Locate the line containing "In the image, does" in the material below; repeat it and every line after it, exactly as written.

» SUPPLIED RECORDS
------------------------------------
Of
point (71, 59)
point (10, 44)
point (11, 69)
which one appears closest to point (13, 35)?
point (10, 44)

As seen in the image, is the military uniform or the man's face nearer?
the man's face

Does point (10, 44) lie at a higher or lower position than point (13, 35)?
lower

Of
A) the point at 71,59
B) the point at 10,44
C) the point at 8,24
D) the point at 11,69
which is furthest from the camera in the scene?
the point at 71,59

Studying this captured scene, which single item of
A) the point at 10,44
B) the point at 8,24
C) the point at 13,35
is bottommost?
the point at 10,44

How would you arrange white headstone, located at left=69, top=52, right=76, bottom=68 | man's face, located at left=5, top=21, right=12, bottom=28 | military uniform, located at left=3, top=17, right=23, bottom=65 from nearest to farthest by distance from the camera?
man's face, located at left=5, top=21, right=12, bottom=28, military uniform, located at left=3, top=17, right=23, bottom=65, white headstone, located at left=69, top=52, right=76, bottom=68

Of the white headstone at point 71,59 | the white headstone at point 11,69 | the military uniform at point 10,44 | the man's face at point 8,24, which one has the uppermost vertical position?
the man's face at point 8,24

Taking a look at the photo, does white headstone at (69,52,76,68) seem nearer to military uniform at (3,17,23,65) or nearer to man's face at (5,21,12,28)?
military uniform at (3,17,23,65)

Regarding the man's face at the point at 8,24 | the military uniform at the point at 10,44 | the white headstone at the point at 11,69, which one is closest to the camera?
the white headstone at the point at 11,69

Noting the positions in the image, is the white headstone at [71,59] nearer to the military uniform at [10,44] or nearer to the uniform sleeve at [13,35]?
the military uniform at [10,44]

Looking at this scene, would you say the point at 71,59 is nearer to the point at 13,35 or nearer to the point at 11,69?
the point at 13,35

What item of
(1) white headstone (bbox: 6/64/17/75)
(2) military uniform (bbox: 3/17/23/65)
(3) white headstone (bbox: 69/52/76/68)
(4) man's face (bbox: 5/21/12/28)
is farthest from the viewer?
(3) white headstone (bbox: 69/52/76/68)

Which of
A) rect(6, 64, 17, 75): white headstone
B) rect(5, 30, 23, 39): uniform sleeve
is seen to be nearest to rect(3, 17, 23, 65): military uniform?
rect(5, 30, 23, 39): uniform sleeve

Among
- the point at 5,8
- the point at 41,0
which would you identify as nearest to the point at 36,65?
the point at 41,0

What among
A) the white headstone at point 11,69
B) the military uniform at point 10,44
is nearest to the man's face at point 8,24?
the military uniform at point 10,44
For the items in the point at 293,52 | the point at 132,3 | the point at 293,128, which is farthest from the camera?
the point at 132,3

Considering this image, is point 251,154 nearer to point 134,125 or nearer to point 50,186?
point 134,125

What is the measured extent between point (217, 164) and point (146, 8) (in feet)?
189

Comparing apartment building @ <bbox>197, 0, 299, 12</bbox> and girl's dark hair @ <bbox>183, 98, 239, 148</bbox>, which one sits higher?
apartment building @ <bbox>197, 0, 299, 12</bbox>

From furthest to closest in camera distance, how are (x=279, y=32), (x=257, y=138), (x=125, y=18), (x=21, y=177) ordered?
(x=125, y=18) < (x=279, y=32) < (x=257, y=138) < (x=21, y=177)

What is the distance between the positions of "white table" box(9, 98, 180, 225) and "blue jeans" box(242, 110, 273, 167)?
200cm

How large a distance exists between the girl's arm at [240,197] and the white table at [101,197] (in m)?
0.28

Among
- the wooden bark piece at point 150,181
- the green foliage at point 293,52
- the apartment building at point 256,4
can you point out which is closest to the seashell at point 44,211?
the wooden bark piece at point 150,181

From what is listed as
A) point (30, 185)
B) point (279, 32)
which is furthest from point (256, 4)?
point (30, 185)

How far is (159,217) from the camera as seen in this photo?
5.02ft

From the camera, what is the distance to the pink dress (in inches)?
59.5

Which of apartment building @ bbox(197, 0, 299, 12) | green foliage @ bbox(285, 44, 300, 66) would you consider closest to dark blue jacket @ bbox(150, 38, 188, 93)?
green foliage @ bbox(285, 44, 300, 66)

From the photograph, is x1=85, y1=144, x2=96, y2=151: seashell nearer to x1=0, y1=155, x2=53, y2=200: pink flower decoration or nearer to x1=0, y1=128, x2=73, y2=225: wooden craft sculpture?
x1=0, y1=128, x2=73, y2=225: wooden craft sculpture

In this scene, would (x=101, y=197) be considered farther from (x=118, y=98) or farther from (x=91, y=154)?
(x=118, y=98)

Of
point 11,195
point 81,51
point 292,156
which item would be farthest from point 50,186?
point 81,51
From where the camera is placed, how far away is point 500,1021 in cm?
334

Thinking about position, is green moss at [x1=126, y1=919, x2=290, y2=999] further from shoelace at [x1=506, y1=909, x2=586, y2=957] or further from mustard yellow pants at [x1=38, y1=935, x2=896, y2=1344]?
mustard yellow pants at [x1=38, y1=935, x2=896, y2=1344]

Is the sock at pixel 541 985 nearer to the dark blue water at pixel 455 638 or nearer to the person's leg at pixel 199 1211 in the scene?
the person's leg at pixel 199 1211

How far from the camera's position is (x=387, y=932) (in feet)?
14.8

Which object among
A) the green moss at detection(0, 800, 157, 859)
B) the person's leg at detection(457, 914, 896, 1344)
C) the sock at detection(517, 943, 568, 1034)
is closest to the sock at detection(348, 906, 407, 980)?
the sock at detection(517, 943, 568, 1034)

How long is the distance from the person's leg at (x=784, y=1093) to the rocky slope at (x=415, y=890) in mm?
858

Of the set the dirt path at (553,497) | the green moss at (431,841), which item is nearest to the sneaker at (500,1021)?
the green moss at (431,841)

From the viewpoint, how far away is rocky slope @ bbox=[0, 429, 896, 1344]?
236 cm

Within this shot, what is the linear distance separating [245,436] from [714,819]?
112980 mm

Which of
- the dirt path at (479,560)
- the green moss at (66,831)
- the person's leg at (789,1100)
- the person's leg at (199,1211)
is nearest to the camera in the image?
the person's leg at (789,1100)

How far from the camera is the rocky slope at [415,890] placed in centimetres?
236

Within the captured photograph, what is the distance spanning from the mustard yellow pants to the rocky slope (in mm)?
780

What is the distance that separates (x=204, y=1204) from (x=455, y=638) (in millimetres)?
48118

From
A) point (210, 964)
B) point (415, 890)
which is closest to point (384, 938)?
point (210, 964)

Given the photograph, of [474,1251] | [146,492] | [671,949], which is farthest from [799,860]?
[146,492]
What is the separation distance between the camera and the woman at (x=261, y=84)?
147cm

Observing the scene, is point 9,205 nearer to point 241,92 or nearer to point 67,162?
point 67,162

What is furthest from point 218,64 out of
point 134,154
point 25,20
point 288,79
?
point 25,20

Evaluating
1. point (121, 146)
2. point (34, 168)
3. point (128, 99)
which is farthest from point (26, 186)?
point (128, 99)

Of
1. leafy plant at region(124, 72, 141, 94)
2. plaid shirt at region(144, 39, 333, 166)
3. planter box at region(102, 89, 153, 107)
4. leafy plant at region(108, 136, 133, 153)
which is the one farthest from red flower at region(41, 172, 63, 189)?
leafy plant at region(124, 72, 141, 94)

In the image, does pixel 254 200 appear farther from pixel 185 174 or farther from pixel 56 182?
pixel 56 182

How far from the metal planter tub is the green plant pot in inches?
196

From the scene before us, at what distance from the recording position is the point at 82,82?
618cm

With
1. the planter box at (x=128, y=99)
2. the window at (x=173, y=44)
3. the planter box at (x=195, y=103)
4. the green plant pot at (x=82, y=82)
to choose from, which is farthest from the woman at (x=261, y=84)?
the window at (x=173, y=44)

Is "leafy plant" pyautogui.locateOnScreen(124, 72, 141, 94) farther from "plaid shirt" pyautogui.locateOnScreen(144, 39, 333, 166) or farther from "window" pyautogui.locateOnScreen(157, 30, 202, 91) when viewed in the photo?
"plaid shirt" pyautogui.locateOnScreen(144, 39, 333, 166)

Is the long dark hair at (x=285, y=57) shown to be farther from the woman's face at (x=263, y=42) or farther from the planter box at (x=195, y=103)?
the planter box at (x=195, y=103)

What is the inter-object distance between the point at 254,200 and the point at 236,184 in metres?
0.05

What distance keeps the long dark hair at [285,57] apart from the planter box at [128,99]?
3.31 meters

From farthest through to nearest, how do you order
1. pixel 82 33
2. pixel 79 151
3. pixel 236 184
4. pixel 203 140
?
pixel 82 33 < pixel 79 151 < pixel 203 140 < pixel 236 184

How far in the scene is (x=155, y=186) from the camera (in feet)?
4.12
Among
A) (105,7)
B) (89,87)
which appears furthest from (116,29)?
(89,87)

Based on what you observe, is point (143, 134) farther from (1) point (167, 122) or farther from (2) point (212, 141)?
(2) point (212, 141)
------------------------------------
» OUTPUT
In the image, does pixel 254 200 appear farther from pixel 185 174 or farther from pixel 56 182?
pixel 56 182

How far from the metal planter tub is the green plant pot in inches?
196

From the scene before us, at what distance from the recording position is the point at 82,82?
618cm

With
1. the planter box at (x=128, y=99)
2. the window at (x=173, y=44)
3. the planter box at (x=195, y=103)
4. the green plant pot at (x=82, y=82)
to choose from, which is farthest from the woman at (x=261, y=84)?
the window at (x=173, y=44)

Is "leafy plant" pyautogui.locateOnScreen(124, 72, 141, 94) farther from "plaid shirt" pyautogui.locateOnScreen(144, 39, 333, 166) or farther from "window" pyautogui.locateOnScreen(157, 30, 202, 91) when viewed in the photo?
"plaid shirt" pyautogui.locateOnScreen(144, 39, 333, 166)

Is the long dark hair at (x=285, y=57) shown to be farther from the woman's face at (x=263, y=42) or farther from the planter box at (x=195, y=103)?
the planter box at (x=195, y=103)

What is the inter-object distance between the point at 254,200 and the point at 236,184 in metres?
0.05

What distance keeps the long dark hair at [285,57] apart from the planter box at [128,99]?
3.31 meters

From farthest through to nearest, how do you order
1. pixel 82 33
2. pixel 79 151
3. pixel 236 184
4. pixel 203 140
?
pixel 82 33 < pixel 79 151 < pixel 203 140 < pixel 236 184

How far in the scene is (x=155, y=186) from the camera (in feet)?
4.12
Among
A) (105,7)
B) (89,87)
which appears furthest from (116,29)?
(89,87)

Based on what you observe, is point (143, 134) farther from (1) point (167, 122) or farther from (2) point (212, 141)?
(2) point (212, 141)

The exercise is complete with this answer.